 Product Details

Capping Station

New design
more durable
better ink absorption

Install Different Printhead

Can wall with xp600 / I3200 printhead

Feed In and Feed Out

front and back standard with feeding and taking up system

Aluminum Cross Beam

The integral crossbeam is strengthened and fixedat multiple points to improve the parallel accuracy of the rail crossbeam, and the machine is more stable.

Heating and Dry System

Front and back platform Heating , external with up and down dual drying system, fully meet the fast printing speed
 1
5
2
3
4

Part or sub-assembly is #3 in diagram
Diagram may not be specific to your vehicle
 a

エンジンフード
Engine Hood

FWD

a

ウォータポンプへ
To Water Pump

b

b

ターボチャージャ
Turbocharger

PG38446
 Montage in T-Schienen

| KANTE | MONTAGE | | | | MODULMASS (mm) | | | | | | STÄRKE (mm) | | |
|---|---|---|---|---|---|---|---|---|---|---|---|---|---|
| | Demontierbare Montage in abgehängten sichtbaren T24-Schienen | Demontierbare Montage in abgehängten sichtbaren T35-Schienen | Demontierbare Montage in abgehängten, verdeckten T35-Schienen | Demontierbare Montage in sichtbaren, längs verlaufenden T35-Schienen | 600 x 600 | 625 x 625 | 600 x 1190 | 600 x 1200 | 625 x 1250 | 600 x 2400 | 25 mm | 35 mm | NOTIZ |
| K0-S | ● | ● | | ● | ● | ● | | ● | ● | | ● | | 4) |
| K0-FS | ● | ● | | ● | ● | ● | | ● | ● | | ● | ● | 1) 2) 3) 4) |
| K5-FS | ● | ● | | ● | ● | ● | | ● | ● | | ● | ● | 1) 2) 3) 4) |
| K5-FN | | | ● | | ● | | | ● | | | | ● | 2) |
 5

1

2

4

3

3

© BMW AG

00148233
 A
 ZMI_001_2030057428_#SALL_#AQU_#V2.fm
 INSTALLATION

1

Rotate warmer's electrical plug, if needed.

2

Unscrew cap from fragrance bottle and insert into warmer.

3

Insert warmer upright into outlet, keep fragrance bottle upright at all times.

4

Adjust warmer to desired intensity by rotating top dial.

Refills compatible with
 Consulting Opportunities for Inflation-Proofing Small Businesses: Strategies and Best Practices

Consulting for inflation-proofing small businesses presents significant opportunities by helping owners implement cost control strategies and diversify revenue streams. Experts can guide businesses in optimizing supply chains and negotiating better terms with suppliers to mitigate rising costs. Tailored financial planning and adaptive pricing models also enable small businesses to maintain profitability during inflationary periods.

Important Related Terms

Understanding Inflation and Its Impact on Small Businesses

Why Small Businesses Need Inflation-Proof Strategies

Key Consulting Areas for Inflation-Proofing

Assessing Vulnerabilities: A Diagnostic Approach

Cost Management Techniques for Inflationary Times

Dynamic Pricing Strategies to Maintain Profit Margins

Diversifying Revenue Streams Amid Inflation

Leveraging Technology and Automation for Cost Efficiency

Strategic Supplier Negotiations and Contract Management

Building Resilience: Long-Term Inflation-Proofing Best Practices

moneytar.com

================================

→ WORK TASK:
Find how many lines in the listing contain the word "Heating" and give that count alone.

→ EXERCISE SOLUTION:
2